━━ Records for the task

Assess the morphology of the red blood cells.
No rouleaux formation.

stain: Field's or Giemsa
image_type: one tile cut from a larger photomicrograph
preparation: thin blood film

━━━━

Problem details: The expected output is one number, the tally of lines above containing "blood".

Written response: 2